Poco fa il Premier Conte, in Senato, ha riferito sulla nuova App Immuni. Ma questo non ha risolto la polemica che circonda questo strumento tecnologico. Che, forse, va prima spiegato, nei suoi elementi essenziali. Immuni sarà una applicazione per cellulari che, basandosi sul Bluetooth, identificherà le persone con le quali verremo in contatto ed avviserà un database centralizzato. Registrando l’interazione. In caso di contagio si potrà risalire la catena dei contatti e mettere tutti in quarantena.
Gli elementi critici non mancano. Il primo è il più evidente, forse anche il più banale: nessuno ha mai visto questa app. Se ne è parlato, la si è contrattualizzata (gratis), ma nessuno l’ha mai vista. Quindi, questo articolo, non sarà una critica allo strumento tecnico. Ma un insieme di dubbi. Oggi, il commissario straordinario Arcuri ha dichiarato: “Alleggerire le misure di contenimento significa essere in condizione di mappare tempestivamente i contatti. L’alternativa è semplice: le misure non possono essere alleggerite e dovremo continuare a sopportare i sacrifici di queste settimane”.
Quindi: per riavere il vostro sacrosanto diritto di muovervi (articolo 13 Cost.) dovete rinunciare al vostro diritto alla riservatezza (art 2 Cost.). E non solo. Se pure ci rinunciate, potreste non ricevere ancora l’agognata libertà. Conte, infatti, ha detto che non ci saranno penali per chi non scaricherà la App. Ma questo è solo parzialmente vero. Se tu la scarichi, ma non lo fa un numero sufficiente di persone, non si potrà tornare a circolare. No, non è un dato da poco. E no, non è una scelta.

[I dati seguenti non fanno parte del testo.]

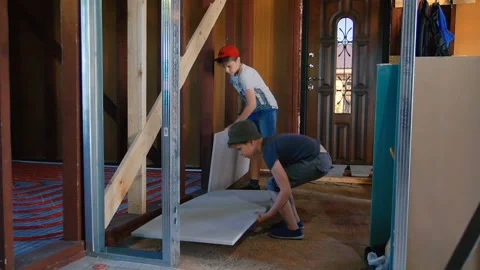 Boys lay sheets of insulation on the floor in the house Stock Footage 111672671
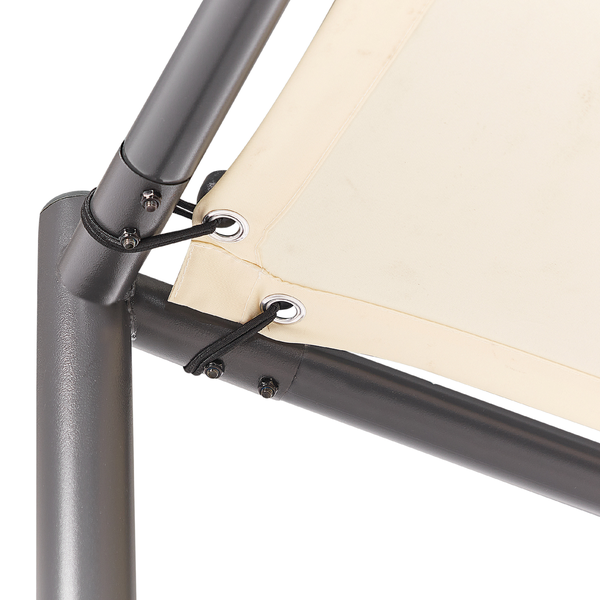 Olivenbaum Olea europaea in Pompon-Form hinter einem Metallzaun in einem hellen Garten mit Wald im Hintergrund.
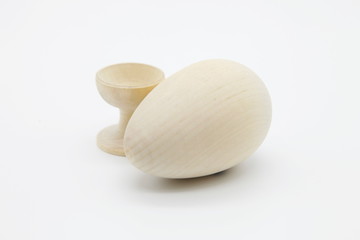 Decorative chicken eggs made of natural wood made by hand.The concept of the Christian Easter tradition is to creatively decorate and color artistically a bunch of eggs for a gift.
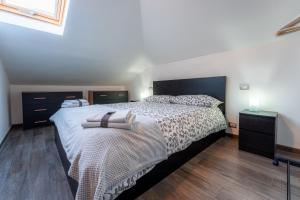ein Schlafzimmer mit einem großen Bett und Holzböden in der Unterkunft LA SOFFITTA DEI SOGNI 010059-LT-2481 in Sestri Levante
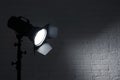 Professional photo studio lighting equipment near brick wall. Royalty Free Stock Photo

È qualcosa di più. Però tant’è. Attendiamo smentite ad Arcuri, se del caso.
Ma ammettiamo sia lo Stato l’unico ad avere accesso al pacchetto dei nostri spostamenti, delle nostre vite. Lo Stato oggi lo intendiamo con il viso gentile, un po’ stanco, pesantemente segnato dalla mascherina dei sanitari in prima linea. Ma se guardiamo oltre la spalla del bravo sanitario, dietro, un po’ in ombra, con uno sguardo un po’ truce, c’è il gendarme. Significa poter controllare tutte le persone con cui ha parlato il presunto delinquente. Anche il panettiere. Anche voi, che gli avete spiegato dov’era la tal via. Il sogno di ogni Torquemada, il mondo senza alibi e senza ombre.
Non sono scenari fantascientifici, una volta creato quel database c’è solo un tenue pezzo di carta tra il potere esecutivo e/o giudiziario ed il vostro mondo personale. Quel pezzo di carta è la Costituzione. Pensata per tutelarci da uno stato di emergenza che non sappiamo quanto durerà, che potrebbe continuare indefinitamente. No, non è complottismo. No, non sono manie libertarie.
Questa App sfida la nostra visione del mondo, perché ci viene presentata come arma contro un nemico terribile, con effetti collaterali tutto sommato limitati. Ma non è proprio così. Il nemico è veramente terribile, ma gli effetti collaterali sono importanti. Non esiste al momento, come detto, un limite massimo di tempo. Non c’è una forma di protezione dei dati da settori statali diversi dalla Sanità. E’ difficile farne a meno, salvo non voler correre il rischio di proseguire la quarantena.
Sono sacrifici tollerabili? È forse ora di tracciare una linea. Senza dogmatismo, ma una linea va tirata. E difesa. Difesa anche da chi ha buone intenzioni. Soprattutto da loro, aggiungerei.
Oggi Conte ha deciso che non vi saranno sanzioni per chi non userà la App. È un primo passo. Il secondo sarà smentire, nei fatti se non con le dichiarazioni esplicite, il proposito di Arcuri. Diamo ai cittadini un out-out semplice, ed allora potremo credere alla buona fede del Governo. Acclarata la quale potremo finalmente concentrarci sui problemi pratici: come impedire ad una buona idea di diventare un biglietto di sola andata per 1984 di George Orwell.